1, A locking mechanism for a movably mounted door having a relatively narrow stile comprising:

a casing structure positionable in said stile adjacent a vertical edge face thereof;

a bolt supported in said casing for selective movement to a retracted unlocked position within said casing and to an extended locked position;

a bolt actuating lever supported between its ends in said casing for rocking movement on a pivotal axis between angularly disposed bolt operating limit positions, one end of said actuating lever being connected with said bolt;

escapement means carried by the opposite end of said actuating lever for controlling the movements of said lever between said limit positions, including:

an extension arm projecting from the opposite end of said actuating lever; and lock actuating means including a manually operable element swingably rotatable in opposite directions, and upon rotation in each of said opposite directions being in- initially engageable with the outer end of said arm at the first of said limit positions, and thereafter actuatable to shift the lever to the second of said limit positions in which the arm is in an escapement operative position blocking the path of movement of said element, whereupon continued movement of the element actuates the arm to a released position permitting passage of the element.
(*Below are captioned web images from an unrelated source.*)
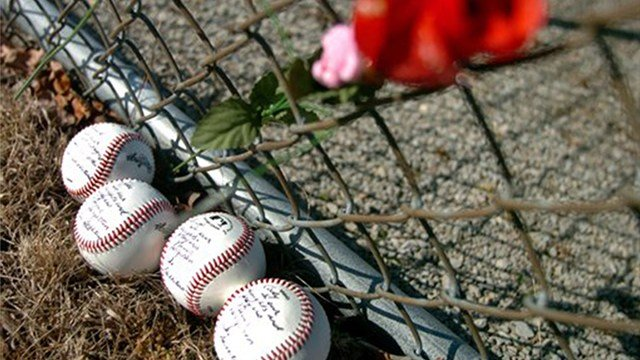 Baseballs with the name of each of the Bluffton University players who died in a bus crash lie on the ground Monday, March 5, 2007, near the team's diamond at teh school in Bluffton, Ohio A message to each of the players was written on the baseballs. (AP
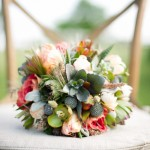 Garden flowers, succulents, and metallic accents mix in this bouquet.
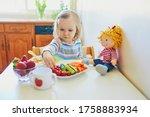 Adorable Toddler Girl Eating...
2. A locking mechanism according to claim 1, in which:

the bolt is supported between its ends for swinging movement on a pivotal axis between said retracted and extended positions;

said one end of said actuating lever is connected by a pivot pin to an inner end portion of said bolt;

said pivot pin having a portion positioned within an arcuate slot formed in an associated wall of said casing and being symmetrically positioned to extend substantially equal distances transversely on opposite sides of

a plane including the pivotal axes of said bolt and said bolt actuating lever; and

said pivot pin and said arcuate slot coacting to deadlock said bolt respectively in its retracted and extended positions.

3. A locking mechanism according to claim 1, in which:

spring means normally urges said arm towards the escapement operative position.
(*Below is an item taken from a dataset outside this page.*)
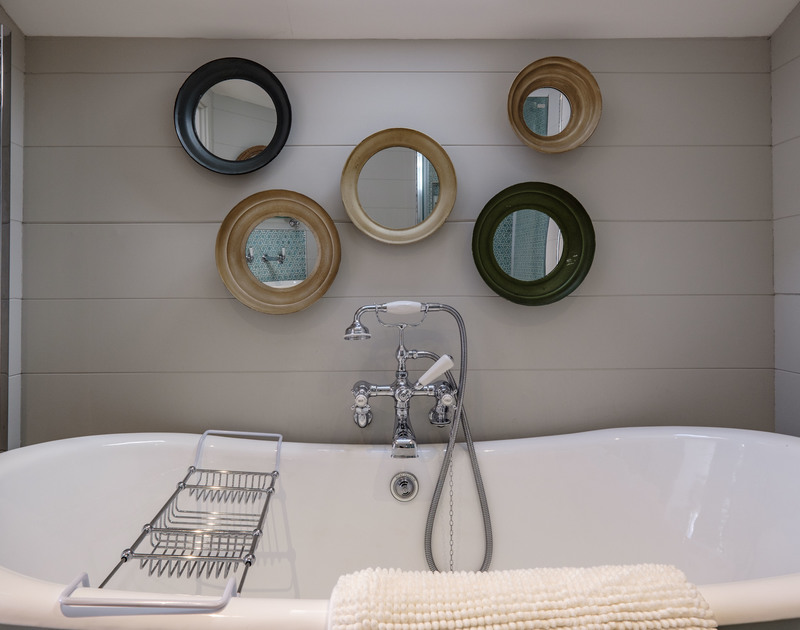 Luxurious roll top bath with central taps and shower attachment at Old Farm, a traditional, renovated holiday property to rent in Daymer Bay.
4. A locking mechanism according to claim 1, in which:

the extension arm is mounted on a pivot member for swinging movement at said escapement operative position in response to the application of a predominant laterally applied force by said manually operable element.

5. A locking mechanism according to claim 4, in which:

the extension arm is connected for longitudinal axial relative sliding movements on said lever in directions towards and away from said escapement operative position in response to application of a predominant axially applied force, said arm during said movements being interlocked with said lever against pivotal movements.

6. A locking mechanism according to claim 5, in which:

spring means urges the arm in the direction towards its escapement operative position, and said manually operable element operates to move the arm in the direction away from its escapement operative position.

7. A locking mechanism according to claim 6, in which:

said spring means also resiliently opposes pivotal swinging movement of said arm to said released position.

8. A locking mechanism according to claim 5, in which:

said pivot member has a portion positioned for guided lateral movement by said lock actuating means between the ends of an inverted V-slot formed in a wall of said casing, said pivot member and slot coacting to shift said lever from one of said bolt operating limit positions to the other.

9. A locking mechanism according to claim 1, in which:

the escapement means further includes a slide member supported on the opposite end of said actuating lever for axial movement between an inner limit position and an outer limit position;

said extension arm having its inner end abutting an outer end of the slide member and being movable therewith as a unit between the inner. and outer limit positions; spring means urging the slide member and

extension arm towards the outer limit position; said extension arm in said outer limit position being free for rotative movement and being operative in response to said rotative movement to move the slide member inwardly away from said extension arm against the force of said spring means; and

means for interlocking and holding the extension arm against said rotative movement when the extension arm and slide member are moved as a unit away from said outer limit position.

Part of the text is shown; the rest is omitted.